● Objectives
a. Summarize the laboratory text in two sentences.
b. From the laboratory text, return the passage that begins at the words "You will need" and stops after "the output variable.", copied with no changes.
* begin Passage provided *
# Laboratory 2.6: LOO + k-Fold Cross Validation

In this practice we will implement one of the main techniques to prevent overfitting when training a model: **cross-validation**.

In addition, we will be using the following libraries:
- Data management:
    - [numpy](https://numpy.org/)
- Modelling and scoring:
    - [scikit-learn](https://scikit-learn.org)
- Plotting:
    - [matplotlib](https://matplotlib.org/)
    
### **All the things you need to do are marked by a "TODO" comment nearby. Make sure you *read carefully everything before working* and solve each point before submitting your solution.**

In [1]:
import matplotlib.pyplot as plt
import numpy as np
from sklearn.neighbors import KNeighborsClassifier
from sklearn.metrics import accuracy_score
import os
import sys
# Get the absolute path of the project root
project_root = os.path.abspath(os.path.join(os.getcwd(), ".."))

# Add it to sys.path
sys.path.insert(0, project_root)

In the following cell import the training (`training.dat`) and test (`test.dat`) dataset. We recommend you to use the `np.loadtxt()` function.

You will need to create the `X_train`, `y_train`, `X_test` and `y_test` variables. Take into account that each dataset have 10 variables, where the last one is the output variable.

In [None]:
# TODO: Load training.dat and text.dat and create X_train, y_train, X_test and y_test
train = None
X_train = None
y_train = None
test = None
X_test = None
y_test = None

With this data you are going to train the optimal `KNeighborsClassifier` model.

### Initial guess

As you have no idea of what the optimal value of `n_neighbors` is, trust your professors and use `n_neighbors = 4` to train your model.

In [None]:
# TODO: Train a KNeighborsClassifier model with n_neighbors=4
model = None
model.fit(X_train, y_train)

Now, calculate the accuracy of the model for the training and test sets using the `accuracy_score` function from `scikit-learn`.
* end Passage provided *
* begin Listed records *
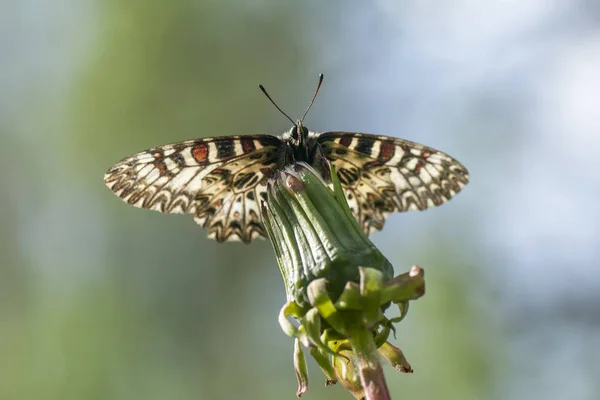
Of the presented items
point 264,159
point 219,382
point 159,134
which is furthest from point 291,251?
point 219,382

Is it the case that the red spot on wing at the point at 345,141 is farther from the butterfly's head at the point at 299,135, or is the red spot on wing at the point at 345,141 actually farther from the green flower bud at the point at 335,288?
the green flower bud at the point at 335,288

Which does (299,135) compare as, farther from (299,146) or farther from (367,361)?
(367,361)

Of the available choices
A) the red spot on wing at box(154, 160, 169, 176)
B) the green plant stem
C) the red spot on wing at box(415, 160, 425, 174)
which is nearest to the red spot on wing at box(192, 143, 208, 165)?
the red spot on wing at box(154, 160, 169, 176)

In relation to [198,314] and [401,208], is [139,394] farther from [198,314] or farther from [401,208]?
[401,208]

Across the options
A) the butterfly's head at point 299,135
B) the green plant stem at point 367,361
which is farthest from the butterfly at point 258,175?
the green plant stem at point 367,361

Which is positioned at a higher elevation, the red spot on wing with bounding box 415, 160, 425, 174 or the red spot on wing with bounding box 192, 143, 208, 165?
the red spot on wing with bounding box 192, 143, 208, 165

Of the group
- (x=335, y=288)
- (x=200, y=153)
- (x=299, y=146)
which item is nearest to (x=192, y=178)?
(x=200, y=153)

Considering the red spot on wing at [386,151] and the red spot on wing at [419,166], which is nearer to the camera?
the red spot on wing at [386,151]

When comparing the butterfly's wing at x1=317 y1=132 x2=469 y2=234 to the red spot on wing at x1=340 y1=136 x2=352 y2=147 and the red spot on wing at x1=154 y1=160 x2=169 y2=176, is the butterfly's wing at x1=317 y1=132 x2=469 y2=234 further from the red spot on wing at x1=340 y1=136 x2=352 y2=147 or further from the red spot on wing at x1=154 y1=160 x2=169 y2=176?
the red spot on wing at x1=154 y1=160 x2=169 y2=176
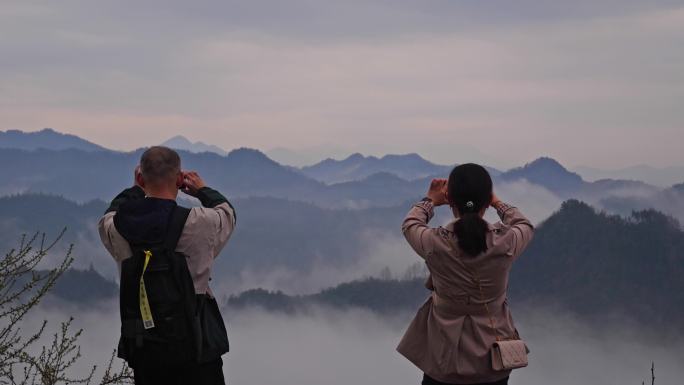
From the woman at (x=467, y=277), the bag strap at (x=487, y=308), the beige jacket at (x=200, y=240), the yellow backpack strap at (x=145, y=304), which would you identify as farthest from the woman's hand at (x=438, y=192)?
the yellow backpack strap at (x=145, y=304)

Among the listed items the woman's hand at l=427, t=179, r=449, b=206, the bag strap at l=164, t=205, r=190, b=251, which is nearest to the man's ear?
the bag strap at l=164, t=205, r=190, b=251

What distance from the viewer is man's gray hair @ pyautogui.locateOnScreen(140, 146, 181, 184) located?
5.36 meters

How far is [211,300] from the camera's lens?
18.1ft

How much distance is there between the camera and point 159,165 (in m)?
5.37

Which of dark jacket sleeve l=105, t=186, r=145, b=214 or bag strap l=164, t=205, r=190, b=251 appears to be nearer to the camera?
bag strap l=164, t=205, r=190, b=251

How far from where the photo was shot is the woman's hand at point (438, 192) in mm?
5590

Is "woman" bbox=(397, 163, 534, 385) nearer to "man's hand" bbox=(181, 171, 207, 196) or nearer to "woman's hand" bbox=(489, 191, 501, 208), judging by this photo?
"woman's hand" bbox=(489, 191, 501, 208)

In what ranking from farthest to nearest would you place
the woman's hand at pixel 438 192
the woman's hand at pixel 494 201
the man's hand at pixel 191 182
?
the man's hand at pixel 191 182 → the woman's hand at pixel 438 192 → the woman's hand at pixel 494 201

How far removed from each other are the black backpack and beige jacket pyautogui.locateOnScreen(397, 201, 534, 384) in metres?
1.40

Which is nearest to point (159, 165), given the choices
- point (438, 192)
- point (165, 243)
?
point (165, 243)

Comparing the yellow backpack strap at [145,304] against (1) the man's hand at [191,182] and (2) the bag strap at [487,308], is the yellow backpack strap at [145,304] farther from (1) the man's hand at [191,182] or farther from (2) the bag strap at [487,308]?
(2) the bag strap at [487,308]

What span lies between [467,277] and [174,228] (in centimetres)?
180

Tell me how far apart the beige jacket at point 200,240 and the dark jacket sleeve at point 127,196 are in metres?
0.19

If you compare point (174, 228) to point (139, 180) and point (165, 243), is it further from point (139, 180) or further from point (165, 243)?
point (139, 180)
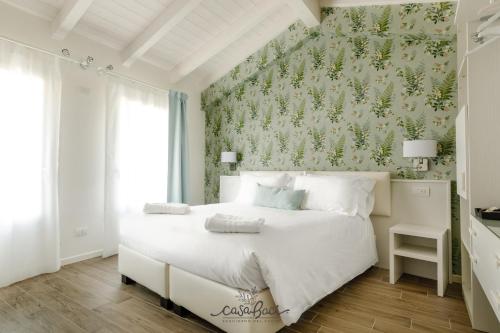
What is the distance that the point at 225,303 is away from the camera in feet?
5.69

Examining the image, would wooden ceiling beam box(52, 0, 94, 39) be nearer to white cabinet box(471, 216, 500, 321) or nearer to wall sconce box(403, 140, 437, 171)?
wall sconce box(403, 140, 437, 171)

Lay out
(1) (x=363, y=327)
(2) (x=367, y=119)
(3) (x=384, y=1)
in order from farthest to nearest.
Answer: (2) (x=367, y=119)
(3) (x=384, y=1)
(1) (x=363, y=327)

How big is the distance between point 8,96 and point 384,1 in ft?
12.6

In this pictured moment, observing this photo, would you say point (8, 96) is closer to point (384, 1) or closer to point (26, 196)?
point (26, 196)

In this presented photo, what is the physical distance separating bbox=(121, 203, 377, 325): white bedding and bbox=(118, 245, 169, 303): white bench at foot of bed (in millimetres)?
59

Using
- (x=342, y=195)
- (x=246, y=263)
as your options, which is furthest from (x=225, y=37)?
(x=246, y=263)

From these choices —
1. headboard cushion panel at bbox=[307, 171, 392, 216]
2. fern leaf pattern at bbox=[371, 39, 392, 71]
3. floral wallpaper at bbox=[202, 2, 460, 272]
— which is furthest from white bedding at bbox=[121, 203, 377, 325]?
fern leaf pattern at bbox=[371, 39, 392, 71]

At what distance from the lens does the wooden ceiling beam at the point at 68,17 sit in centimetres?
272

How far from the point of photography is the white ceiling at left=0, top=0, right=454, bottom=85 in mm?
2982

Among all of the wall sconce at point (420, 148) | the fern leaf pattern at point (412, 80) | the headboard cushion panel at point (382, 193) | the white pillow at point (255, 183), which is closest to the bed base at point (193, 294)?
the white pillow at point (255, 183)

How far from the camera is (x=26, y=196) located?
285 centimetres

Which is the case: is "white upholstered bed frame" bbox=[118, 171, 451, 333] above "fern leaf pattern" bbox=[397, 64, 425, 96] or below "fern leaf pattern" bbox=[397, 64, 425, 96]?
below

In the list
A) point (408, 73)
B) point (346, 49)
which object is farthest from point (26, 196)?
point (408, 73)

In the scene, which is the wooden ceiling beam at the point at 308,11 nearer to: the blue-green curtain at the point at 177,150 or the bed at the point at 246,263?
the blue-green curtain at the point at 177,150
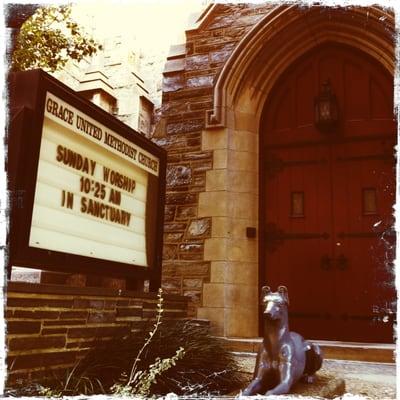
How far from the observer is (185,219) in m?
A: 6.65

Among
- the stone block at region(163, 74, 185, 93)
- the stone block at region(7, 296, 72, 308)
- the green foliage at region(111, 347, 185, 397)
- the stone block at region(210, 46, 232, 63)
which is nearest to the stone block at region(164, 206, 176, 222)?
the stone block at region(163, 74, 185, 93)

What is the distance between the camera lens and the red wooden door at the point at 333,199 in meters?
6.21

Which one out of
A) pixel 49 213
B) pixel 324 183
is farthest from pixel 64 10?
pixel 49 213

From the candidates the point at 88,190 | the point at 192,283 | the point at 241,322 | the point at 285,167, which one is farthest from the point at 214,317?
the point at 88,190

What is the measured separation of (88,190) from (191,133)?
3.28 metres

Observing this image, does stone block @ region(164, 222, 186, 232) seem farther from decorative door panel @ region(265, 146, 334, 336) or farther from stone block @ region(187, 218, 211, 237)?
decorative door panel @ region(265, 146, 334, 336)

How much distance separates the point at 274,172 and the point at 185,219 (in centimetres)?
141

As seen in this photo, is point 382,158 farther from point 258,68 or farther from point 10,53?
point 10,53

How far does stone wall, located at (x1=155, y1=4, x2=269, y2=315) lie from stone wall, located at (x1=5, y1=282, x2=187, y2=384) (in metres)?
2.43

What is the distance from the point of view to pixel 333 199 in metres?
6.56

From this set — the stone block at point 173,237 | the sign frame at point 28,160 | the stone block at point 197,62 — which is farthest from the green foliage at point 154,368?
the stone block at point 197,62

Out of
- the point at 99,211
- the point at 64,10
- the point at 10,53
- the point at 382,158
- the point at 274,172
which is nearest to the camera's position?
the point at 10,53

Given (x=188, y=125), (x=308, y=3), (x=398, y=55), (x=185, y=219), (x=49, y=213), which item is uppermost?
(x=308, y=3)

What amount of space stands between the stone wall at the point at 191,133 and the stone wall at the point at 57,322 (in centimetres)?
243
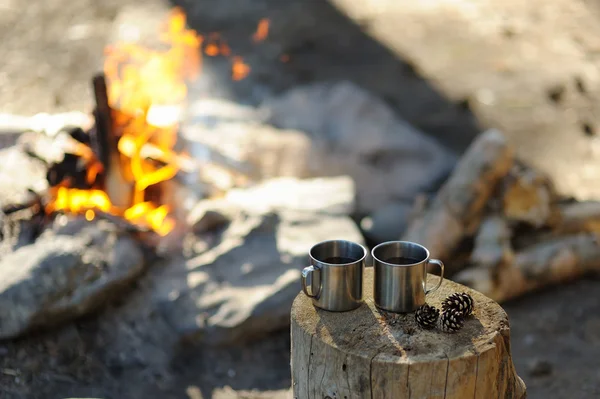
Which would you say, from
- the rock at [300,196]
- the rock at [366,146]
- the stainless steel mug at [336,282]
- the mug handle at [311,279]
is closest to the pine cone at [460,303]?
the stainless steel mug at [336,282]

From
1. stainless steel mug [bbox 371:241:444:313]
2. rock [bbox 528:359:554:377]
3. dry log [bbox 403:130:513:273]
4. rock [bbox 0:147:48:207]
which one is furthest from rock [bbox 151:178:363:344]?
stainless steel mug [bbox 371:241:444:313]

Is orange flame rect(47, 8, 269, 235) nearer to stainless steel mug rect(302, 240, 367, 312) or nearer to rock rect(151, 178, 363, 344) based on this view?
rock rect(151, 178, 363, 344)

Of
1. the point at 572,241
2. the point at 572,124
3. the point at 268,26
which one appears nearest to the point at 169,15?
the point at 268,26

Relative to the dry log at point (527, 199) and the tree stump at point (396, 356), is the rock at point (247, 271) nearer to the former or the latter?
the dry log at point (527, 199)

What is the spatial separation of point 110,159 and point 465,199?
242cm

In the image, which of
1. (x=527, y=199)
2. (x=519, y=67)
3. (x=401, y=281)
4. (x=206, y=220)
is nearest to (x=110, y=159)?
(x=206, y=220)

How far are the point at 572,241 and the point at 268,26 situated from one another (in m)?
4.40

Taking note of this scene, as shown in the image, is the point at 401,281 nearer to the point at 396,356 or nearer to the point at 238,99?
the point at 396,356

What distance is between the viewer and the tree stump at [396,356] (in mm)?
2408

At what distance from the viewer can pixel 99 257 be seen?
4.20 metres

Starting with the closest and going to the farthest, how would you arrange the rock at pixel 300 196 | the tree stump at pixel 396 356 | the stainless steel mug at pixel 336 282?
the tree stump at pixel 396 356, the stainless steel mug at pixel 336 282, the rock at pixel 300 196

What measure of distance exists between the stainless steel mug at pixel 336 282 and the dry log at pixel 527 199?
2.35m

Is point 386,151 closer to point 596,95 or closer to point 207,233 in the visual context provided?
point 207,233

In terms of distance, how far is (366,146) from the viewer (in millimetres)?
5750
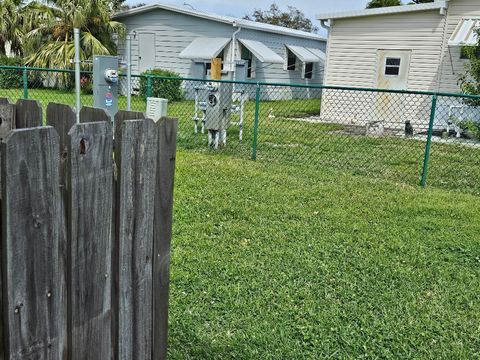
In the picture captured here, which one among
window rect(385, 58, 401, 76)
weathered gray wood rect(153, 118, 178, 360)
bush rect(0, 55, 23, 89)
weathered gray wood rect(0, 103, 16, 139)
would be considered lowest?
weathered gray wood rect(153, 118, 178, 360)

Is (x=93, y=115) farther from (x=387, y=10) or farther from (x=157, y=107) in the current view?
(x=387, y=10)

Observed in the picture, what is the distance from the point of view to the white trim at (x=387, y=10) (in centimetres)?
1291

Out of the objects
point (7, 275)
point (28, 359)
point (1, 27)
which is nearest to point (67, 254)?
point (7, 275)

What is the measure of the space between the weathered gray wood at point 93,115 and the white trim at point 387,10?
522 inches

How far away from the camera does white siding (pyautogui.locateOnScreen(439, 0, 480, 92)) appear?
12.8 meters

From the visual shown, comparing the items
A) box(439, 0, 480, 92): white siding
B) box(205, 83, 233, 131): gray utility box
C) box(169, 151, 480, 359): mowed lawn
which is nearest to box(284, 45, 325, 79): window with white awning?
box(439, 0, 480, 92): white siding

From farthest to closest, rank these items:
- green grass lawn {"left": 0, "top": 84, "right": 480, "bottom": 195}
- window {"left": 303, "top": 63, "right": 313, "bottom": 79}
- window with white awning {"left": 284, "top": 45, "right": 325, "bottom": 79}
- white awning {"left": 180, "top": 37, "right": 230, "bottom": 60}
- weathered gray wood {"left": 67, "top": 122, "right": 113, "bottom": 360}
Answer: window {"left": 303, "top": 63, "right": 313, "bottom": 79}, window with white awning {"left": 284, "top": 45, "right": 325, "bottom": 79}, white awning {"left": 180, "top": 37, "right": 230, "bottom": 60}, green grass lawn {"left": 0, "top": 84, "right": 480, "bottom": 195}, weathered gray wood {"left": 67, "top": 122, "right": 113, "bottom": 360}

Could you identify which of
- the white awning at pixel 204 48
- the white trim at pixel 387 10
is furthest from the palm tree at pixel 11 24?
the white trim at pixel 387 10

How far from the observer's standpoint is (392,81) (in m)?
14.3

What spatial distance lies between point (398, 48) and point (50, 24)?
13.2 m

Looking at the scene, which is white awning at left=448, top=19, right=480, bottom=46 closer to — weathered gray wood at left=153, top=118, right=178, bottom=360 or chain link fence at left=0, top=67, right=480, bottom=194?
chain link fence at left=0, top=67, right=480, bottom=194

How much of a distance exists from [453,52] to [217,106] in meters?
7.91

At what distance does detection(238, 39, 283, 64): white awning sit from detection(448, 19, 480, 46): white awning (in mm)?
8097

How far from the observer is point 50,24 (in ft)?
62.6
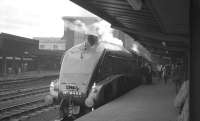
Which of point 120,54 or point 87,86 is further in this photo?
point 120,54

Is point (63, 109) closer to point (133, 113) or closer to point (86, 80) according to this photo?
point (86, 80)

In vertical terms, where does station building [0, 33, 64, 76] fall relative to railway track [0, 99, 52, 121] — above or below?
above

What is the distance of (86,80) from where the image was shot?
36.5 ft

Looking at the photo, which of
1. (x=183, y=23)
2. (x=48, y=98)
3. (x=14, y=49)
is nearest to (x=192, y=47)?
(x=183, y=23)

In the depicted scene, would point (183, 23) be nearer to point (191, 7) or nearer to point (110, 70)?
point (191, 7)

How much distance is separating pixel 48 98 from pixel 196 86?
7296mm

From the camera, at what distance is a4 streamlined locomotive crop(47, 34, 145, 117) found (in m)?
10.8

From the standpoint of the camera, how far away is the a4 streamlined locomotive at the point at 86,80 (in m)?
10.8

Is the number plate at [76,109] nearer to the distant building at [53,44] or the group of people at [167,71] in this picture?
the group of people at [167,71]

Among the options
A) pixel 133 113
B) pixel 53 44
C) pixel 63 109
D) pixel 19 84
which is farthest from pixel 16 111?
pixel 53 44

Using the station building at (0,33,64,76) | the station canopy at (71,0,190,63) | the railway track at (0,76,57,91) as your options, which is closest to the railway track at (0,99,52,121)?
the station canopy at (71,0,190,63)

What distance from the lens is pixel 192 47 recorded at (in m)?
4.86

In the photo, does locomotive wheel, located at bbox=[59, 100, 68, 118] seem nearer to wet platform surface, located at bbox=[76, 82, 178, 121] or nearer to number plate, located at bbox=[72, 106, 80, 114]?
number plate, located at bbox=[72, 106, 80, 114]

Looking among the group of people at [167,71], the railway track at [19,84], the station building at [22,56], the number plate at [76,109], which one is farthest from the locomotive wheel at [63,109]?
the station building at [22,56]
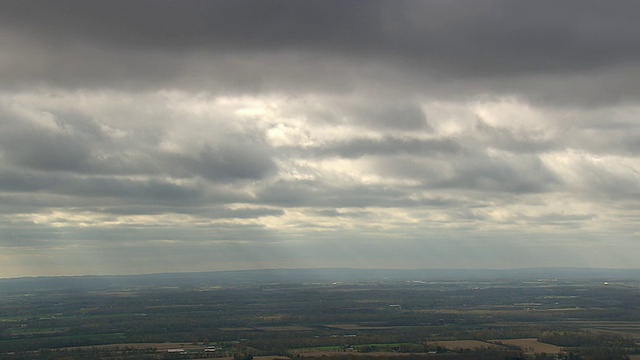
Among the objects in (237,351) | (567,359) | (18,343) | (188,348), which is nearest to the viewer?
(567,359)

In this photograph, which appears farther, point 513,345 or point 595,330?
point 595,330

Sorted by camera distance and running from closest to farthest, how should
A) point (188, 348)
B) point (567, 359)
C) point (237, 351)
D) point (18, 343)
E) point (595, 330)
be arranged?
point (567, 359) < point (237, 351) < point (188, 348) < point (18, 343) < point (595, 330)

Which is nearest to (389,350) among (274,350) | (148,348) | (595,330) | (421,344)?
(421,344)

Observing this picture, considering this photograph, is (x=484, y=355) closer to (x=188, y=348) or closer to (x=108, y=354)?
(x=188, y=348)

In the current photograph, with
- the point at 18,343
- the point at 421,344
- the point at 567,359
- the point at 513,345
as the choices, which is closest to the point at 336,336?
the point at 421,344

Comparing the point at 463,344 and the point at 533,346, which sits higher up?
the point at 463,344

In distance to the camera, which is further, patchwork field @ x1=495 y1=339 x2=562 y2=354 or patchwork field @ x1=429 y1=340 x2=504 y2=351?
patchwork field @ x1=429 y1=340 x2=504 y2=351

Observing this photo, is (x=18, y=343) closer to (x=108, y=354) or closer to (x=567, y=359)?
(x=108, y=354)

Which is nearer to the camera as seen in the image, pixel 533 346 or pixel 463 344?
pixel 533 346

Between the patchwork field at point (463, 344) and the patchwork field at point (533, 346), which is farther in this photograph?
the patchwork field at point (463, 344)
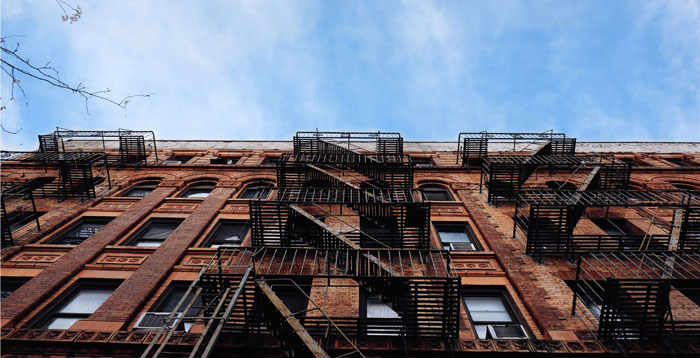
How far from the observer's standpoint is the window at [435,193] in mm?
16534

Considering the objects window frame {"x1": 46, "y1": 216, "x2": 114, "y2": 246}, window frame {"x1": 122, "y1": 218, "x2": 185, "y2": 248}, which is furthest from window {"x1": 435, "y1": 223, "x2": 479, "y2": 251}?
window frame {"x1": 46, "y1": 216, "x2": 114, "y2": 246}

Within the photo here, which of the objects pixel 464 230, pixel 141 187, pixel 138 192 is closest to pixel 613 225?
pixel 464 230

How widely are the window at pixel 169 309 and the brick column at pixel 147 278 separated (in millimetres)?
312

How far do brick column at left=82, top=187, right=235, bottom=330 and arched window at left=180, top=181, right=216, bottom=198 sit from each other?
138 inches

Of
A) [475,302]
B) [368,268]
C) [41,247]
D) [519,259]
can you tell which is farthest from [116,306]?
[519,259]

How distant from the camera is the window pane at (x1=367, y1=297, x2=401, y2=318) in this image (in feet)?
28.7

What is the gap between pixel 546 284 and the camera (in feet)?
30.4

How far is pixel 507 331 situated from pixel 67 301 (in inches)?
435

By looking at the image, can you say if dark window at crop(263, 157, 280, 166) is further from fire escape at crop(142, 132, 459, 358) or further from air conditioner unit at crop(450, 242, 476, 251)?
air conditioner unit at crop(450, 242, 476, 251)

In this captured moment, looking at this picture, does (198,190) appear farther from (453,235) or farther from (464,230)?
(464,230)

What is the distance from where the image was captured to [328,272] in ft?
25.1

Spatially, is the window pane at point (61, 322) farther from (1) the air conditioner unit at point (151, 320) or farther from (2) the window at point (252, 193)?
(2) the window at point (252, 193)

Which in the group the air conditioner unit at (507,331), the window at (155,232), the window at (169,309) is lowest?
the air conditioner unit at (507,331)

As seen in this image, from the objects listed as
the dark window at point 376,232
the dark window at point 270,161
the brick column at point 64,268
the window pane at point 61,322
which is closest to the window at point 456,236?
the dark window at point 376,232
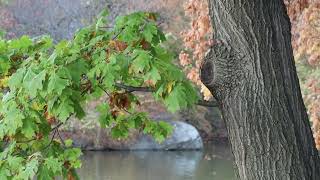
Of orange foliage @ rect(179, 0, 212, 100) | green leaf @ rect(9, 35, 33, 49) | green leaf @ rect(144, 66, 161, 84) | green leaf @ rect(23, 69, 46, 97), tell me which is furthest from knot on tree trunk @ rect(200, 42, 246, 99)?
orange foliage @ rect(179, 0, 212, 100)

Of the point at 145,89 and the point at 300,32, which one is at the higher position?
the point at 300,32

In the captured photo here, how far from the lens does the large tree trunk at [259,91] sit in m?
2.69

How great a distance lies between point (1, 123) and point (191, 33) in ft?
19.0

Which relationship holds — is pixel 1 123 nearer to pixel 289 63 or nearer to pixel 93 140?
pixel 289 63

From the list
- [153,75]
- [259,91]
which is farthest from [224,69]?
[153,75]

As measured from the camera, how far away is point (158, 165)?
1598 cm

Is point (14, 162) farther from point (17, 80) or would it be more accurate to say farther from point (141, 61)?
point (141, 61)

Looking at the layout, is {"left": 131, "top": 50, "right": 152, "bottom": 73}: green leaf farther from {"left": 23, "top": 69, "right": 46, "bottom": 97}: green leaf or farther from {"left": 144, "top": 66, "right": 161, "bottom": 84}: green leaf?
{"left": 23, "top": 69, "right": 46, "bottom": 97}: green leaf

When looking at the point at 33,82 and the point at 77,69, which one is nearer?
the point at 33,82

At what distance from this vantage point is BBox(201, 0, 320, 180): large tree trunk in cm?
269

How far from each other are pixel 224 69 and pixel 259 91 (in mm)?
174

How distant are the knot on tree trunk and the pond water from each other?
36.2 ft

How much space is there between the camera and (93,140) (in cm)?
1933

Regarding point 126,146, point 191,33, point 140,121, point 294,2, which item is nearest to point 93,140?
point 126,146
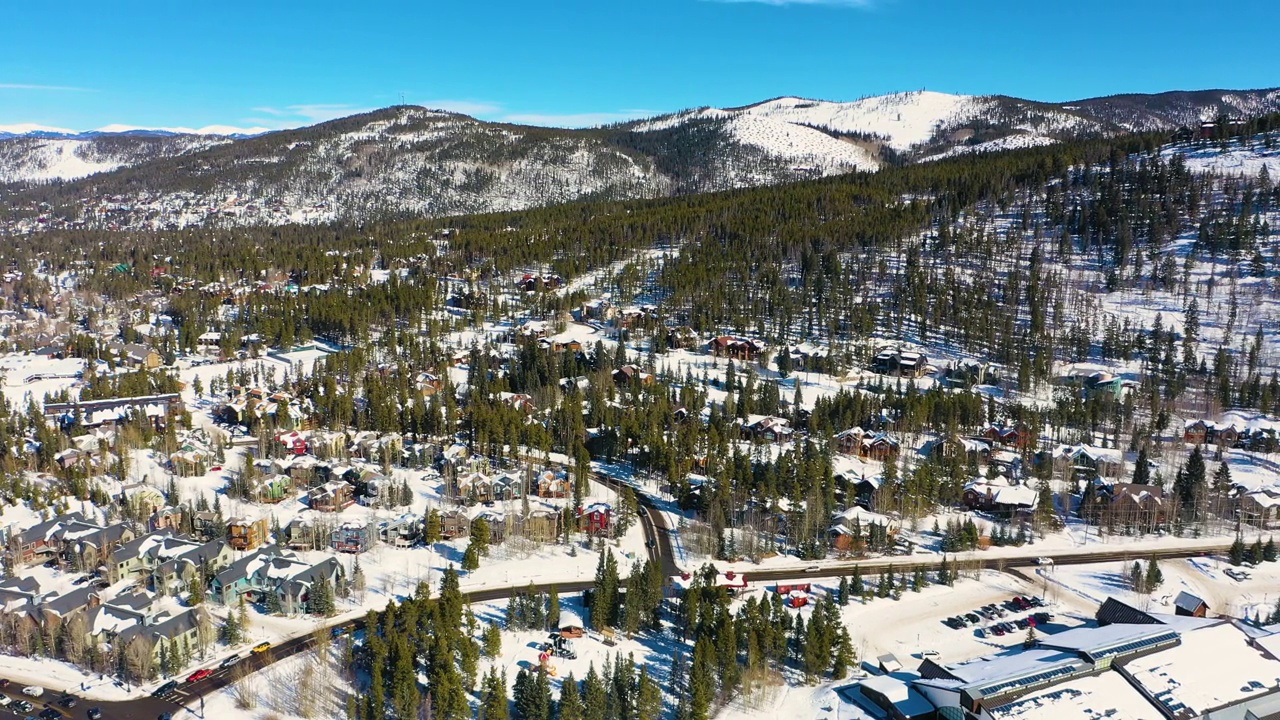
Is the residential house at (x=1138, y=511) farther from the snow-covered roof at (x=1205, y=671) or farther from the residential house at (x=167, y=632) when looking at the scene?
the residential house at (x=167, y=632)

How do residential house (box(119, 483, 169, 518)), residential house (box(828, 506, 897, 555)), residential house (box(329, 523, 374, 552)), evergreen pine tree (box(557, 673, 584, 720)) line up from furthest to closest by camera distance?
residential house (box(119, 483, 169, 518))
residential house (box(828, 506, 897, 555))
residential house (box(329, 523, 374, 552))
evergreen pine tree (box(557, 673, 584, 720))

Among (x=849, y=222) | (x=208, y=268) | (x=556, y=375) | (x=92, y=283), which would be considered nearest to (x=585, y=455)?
* end Listed records *
● Results of the tasks
a. The laboratory practice implements cross-validation, one of the main techniques for preventing overfitting when training a model, using numpy, scikit-learn and matplotlib. It has the reader load training and test datasets of 10 variables each (the last being the output variable), train a KNeighborsClassifier with n_neighbors set to 4, and then calculate the model's accuracy on both sets with accuracy_score.

b.
You will need to create the `X_train`, `y_train`, `X_test` and `y_test` variables. Take into account that each dataset have 10 variables, where the last one is the output variable.